Assessment of management and treatment responses in haemodialysis patients from Tehran province, Iran
- PMID: 17965435
- DOI: 10.1093/ndt/gfm580
Assessment of management and treatment responses in haemodialysis patients from Tehran province, Iran
Abstract
Background: Chronic kidney disease (CKD) and end-stage renal disease (ESRD) are emerging as globally important public health problems, and will necessitate improvements in health-care policy. ESRD incidence/prevalence data are not available from large parts of the developing world. The main objective of this study is to describe and assess the current clinical practices for patients on maintenance haemodialysis (HD) living in the province of Tehran.
Methods: In December 2005, an observational study was performed with 2630 patients (1505 males and 1125 females) from 56 different centres in the province of Tehran (the entire HD population), which has a population of 13.5 million inhabitants.

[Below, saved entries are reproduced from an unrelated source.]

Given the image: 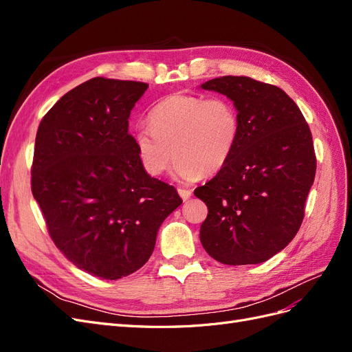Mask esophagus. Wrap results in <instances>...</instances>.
I'll use <instances>...</instances> for the list:
<instances>
[{
	"instance_id": "obj_1",
	"label": "esophagus",
	"mask_w": 352,
	"mask_h": 352,
	"mask_svg": "<svg viewBox=\"0 0 352 352\" xmlns=\"http://www.w3.org/2000/svg\"><path fill=\"white\" fill-rule=\"evenodd\" d=\"M177 194L180 195V198H182L184 201H186V199H189L190 195H192V190L184 189V188H177Z\"/></svg>"
}]
</instances>
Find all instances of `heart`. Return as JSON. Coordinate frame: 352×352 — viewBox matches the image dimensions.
Returning <instances> with one entry per match:
<instances>
[{
    "label": "heart",
    "mask_w": 352,
    "mask_h": 352,
    "mask_svg": "<svg viewBox=\"0 0 352 352\" xmlns=\"http://www.w3.org/2000/svg\"><path fill=\"white\" fill-rule=\"evenodd\" d=\"M148 126L133 133L138 158L145 173L162 176L172 163L182 182L219 173L238 145L239 114L229 100L173 94L148 114Z\"/></svg>",
    "instance_id": "1"
}]
</instances>
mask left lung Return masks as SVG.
Segmentation results:
<instances>
[{
  "mask_svg": "<svg viewBox=\"0 0 352 352\" xmlns=\"http://www.w3.org/2000/svg\"><path fill=\"white\" fill-rule=\"evenodd\" d=\"M201 88L226 95L241 123L228 164L194 192L208 207L201 243L223 264L267 261L294 239L304 219L316 176L310 127L294 100L274 85L223 76Z\"/></svg>",
  "mask_w": 352,
  "mask_h": 352,
  "instance_id": "1",
  "label": "left lung"
}]
</instances>
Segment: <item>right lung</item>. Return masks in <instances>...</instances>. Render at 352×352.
Masks as SVG:
<instances>
[{"label":"right lung","instance_id":"1","mask_svg":"<svg viewBox=\"0 0 352 352\" xmlns=\"http://www.w3.org/2000/svg\"><path fill=\"white\" fill-rule=\"evenodd\" d=\"M148 85L94 78L41 120L32 194L56 247L76 267L116 280L151 257L157 232L182 199L138 158L129 116Z\"/></svg>","mask_w":352,"mask_h":352}]
</instances>
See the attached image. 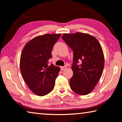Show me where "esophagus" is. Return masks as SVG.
<instances>
[{"label": "esophagus", "instance_id": "esophagus-1", "mask_svg": "<svg viewBox=\"0 0 122 122\" xmlns=\"http://www.w3.org/2000/svg\"><path fill=\"white\" fill-rule=\"evenodd\" d=\"M61 70L62 71H63V70H65L66 68V66H62V67H61Z\"/></svg>", "mask_w": 122, "mask_h": 122}]
</instances>
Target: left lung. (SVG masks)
<instances>
[{
  "instance_id": "8db88e82",
  "label": "left lung",
  "mask_w": 122,
  "mask_h": 122,
  "mask_svg": "<svg viewBox=\"0 0 122 122\" xmlns=\"http://www.w3.org/2000/svg\"><path fill=\"white\" fill-rule=\"evenodd\" d=\"M62 39L73 51L71 89L78 95H87L102 76L104 66L102 47L95 37L82 33L64 34Z\"/></svg>"
}]
</instances>
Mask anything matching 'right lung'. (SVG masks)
Masks as SVG:
<instances>
[{
  "label": "right lung",
  "mask_w": 122,
  "mask_h": 122,
  "mask_svg": "<svg viewBox=\"0 0 122 122\" xmlns=\"http://www.w3.org/2000/svg\"><path fill=\"white\" fill-rule=\"evenodd\" d=\"M61 34H46L29 41L22 51L20 61L21 75L34 94L42 96L53 90L60 68L49 64L51 50Z\"/></svg>",
  "instance_id": "1"
}]
</instances>
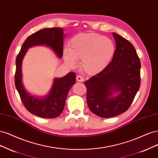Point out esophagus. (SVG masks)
I'll return each instance as SVG.
<instances>
[{
	"label": "esophagus",
	"mask_w": 158,
	"mask_h": 158,
	"mask_svg": "<svg viewBox=\"0 0 158 158\" xmlns=\"http://www.w3.org/2000/svg\"><path fill=\"white\" fill-rule=\"evenodd\" d=\"M76 79H77V81H79V82H83V81H84V78L81 75H77V77H76Z\"/></svg>",
	"instance_id": "obj_1"
}]
</instances>
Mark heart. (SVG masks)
Returning a JSON list of instances; mask_svg holds the SVG:
<instances>
[{"instance_id":"heart-1","label":"heart","mask_w":158,"mask_h":158,"mask_svg":"<svg viewBox=\"0 0 158 158\" xmlns=\"http://www.w3.org/2000/svg\"><path fill=\"white\" fill-rule=\"evenodd\" d=\"M114 53L115 46L110 39L97 33H81L71 40L69 49L64 50V58L72 66L76 60H82L81 67L83 72L96 75L107 68Z\"/></svg>"}]
</instances>
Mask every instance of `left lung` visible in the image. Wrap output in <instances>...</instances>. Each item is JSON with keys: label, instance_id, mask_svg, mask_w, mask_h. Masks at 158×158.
Instances as JSON below:
<instances>
[{"label": "left lung", "instance_id": "1", "mask_svg": "<svg viewBox=\"0 0 158 158\" xmlns=\"http://www.w3.org/2000/svg\"><path fill=\"white\" fill-rule=\"evenodd\" d=\"M116 49L111 62L102 72L85 82L90 110L101 118L119 115L129 109L140 85V61L128 40L113 33ZM116 91L120 94L110 96Z\"/></svg>", "mask_w": 158, "mask_h": 158}]
</instances>
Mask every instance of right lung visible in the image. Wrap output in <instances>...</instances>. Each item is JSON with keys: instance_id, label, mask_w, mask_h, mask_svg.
Here are the masks:
<instances>
[{"instance_id": "1", "label": "right lung", "mask_w": 158, "mask_h": 158, "mask_svg": "<svg viewBox=\"0 0 158 158\" xmlns=\"http://www.w3.org/2000/svg\"><path fill=\"white\" fill-rule=\"evenodd\" d=\"M60 27L46 28L29 36L25 40L16 60L15 85L25 108L30 113L43 118H54L64 108L67 95L75 83V73L70 72L62 78L55 79L49 94L43 99L36 98L24 89L22 82V62L27 48L35 45L45 44L51 48L58 57H62L64 35Z\"/></svg>"}]
</instances>
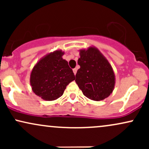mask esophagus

Results: The prevalence/incidence of HD was 194.8/77.3 p.m.p. The leading causes of ESRD were diabetes and hypertension. Population of 90.3 and 9% received three and two sessions per week, respectively, with a KT/V mean value of 0.97+/-0.25. All centres used synthetic membranes, and 68% of the sessions were performed using bicarbonate as a buffer. The type of vascular access was autogenous arteriovenous fistula in 91% of patients. Our findings indicated that compliance with the K/DOQI recommendations for calcium-phosphorus management is difficult to achieve. Only 1.8% of patients achieved all four target laboratory tests. For the management of anaemia, ferritin was the most commonly performed measure of iron status (76.7%). Iron deficiency was seen in <20% of patients (ferritin <or=200) and the mean value of haemoglobin (Hb) was 10.14+/-2.00 g/dl.
Conclusion: The achieved standard of renal replacement therapy (RRT) in Tehran province, Iran is acceptable and in some aspects is comparable with European countries, but the number of ESRD patients is increasing in Tehran and worldwide. Increases in the number of HD centres, machines, shifts and kidney transplantations are taking place but cannot keep pace with the increasing number of patients. It is highly recommended that we try to increase peritoneal dialysis (PD) coverage and cadaveric transplantation, while keeping in mind that the prevalent population of individuals with CKD is estimated to be at least 20 times the number with ESRD. It is not too ambitious to consider CKD prevention, and we should place initial focus on strategies and treatments that slow disease progression, in order to postpone RRT.